The Unity (Monism) of the System

What is then the principle which should serve as the foundation of aesthetics as a science?
For idealist aesthetics, this is the Spirit. The aesthetic wealth of the world itself is viewed as the product of either the Absolute Spirit, i.e. God, or of individual consciousness, and the evolution of art, as a development stage passed by the Absolute Idea, or the result of the growing complexity of the artist's inner world. Materialism emphasises the objective existence of the world's aesthetic wealth and is aware of its material (natural or social) sources and causes.
From this point of view, art is imitation of nature (Aristotle), its mirror reflection (Leonardo da Vinci), the reproduction and interpretation of life and a judgement over it (Chernyshevsky), the reflection of social being in one of the forms of social consciousness (Marxism).

CHALLENGE 1 – Repeat the listing below verbatim, from the line with "Is shrub at" to the line with "14.4 metres", both of those lines included.

RECORDS FOR THE EXERCISE –
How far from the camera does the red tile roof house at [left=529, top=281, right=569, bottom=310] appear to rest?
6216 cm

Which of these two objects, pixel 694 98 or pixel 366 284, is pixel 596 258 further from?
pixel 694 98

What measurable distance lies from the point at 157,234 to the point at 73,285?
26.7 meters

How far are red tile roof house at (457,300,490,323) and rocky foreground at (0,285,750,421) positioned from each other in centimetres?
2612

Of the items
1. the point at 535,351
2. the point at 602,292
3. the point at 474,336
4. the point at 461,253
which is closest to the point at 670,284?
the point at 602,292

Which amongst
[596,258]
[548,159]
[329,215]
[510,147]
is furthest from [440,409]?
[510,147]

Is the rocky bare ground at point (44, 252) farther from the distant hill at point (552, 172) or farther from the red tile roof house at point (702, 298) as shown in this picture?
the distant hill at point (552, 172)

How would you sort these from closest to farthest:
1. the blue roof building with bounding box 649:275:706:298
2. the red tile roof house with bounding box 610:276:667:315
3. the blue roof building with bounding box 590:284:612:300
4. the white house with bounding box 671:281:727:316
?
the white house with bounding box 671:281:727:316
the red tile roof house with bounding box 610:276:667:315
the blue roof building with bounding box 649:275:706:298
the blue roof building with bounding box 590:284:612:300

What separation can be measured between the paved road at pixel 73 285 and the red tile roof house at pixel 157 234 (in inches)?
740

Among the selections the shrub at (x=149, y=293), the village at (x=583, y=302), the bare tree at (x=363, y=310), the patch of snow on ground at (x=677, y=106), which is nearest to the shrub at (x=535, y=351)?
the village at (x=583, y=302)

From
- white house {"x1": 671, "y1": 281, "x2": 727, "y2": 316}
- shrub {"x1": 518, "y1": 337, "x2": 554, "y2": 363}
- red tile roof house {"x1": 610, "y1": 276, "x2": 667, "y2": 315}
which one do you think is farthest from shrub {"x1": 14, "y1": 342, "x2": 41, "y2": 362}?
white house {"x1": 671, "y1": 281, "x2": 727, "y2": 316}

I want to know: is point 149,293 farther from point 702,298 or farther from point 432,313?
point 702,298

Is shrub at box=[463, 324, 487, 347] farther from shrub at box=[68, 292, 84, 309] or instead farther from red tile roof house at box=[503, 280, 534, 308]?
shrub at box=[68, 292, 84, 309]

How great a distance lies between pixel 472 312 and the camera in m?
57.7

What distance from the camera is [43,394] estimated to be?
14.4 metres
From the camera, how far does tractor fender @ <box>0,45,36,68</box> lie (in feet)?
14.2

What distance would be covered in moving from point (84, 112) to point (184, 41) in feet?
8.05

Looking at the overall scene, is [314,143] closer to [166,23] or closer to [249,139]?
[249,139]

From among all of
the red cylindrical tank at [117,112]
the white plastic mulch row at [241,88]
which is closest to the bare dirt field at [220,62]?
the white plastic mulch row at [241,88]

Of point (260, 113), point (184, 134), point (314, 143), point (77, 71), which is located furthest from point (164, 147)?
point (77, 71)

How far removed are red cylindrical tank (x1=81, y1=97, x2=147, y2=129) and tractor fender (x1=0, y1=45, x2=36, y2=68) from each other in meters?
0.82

CHALLENGE 2 – Reproduce the passage on aesthetics verbatim, from "What is then" to "social consciousness (Marxism).".

SOLUTION 1 –
Is shrub at box=[463, 324, 487, 347] farther from shrub at box=[68, 292, 84, 309] or instead farther from red tile roof house at box=[503, 280, 534, 308]?
shrub at box=[68, 292, 84, 309]

How great a distance lies between pixel 472 312 and the camera in m?
57.7

What distance from the camera is [43,394] estimated to be?
14.4 metres

SOLUTION 2 –
What is then the principle which should serve as the foundation of aesthetics as a science?
For idealist aesthetics, this is the Spirit. The aesthetic wealth of the world itself is viewed as the product of either the Absolute Spirit, i.e. God, or of individual consciousness, and the evolution of art, as a development stage passed by the Absolute Idea, or the result of the growing complexity of the artist's inner world. Materialism emphasises the objective existence of the world's aesthetic wealth and is aware of its material (natural or social) sources and causes.
From this point of view, art is imitation of nature (Aristotle), its mirror reflection (Leonardo da Vinci), the reproduction and interpretation of life and a judgement over it (Chernyshevsky), the reflection of social being in one of the forms of social consciousness (Marxism).